Despite health officials detecting new COVID-19 variants in many countries, including the U.S., university officials say they won’t update guidelines.
The XE subvariant of the COVID-19 virus, a combination of the Omicron sub-variants BA.1 and BA.2, was first identified in the U.K. Jan. 19, according to Time. Although the variant is transmissible, there isn’t enough research to confirm whether it is more contagious than other variants or determine its effectiveness against the vaccine, according to Time.
Another subvariant of Omicron first detected in November, BA.2, is more transmissible than Omicron and is now the dominant strain in the U.S., according to the Associated Press (AP).
Loyola will not update its mask policy, guest policy and number of quarantine and isolation days even with the new variants surfacing because the city’s hospitalization rates remain low and most students, faculty and staff are fully vaccinated and boosted, according to Wellness Center Director Joan Holden.
“We continue to follow local and national public health guidance, and at this time, new guidance has not been released from the CDC,” Holden said.
There’ve been 67 confirmed COVID-19 cases at Loyola between April 1 and April 14, according to the university’s testing dashboard, whereas Chicago saw 6,188 new cases within the same two weeks, according to the city’s COVID dashboard.
Second-year supply chain management student Eileen Ralph said she doesn’t see a need to reinstate the mask requirement in areas where it’s no longer required because the majority of students are vaccinated.
“Where we are now is fine,” Ralph said.” Classrooms might be more necessary but I am comfortable not having them on in places like Damen, residence halls.”

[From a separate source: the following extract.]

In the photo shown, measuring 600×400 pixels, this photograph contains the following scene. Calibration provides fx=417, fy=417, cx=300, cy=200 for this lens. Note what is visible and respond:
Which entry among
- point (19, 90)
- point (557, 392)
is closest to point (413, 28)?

As of March 14, masks are no longer required in residence halls, dining halls and organization meetings among other places and events, The Phoenix reported.
Current COVID-19 guidelines include a mask requirement in instructional and lab settings, mandatory five day quarantine for Loyola community members who test positive and COVID-19 vaccine and booster requirement among other things.
With health officials identifying more variants, Arub Sumayli — a second year engineering student — said the university should take extra care and reinstate the mask requirement in all campus buildings and events.
“In general, I think it’s always better to be cautious,” Sumayli said.
“Should there be an increase in community-level transmission or an increased strain on our local health care systems, Loyola reserves the right to shift COVID-19 protocols as needed and we will communicate any changes to the community,” Holden said in a statement to The Phoenix.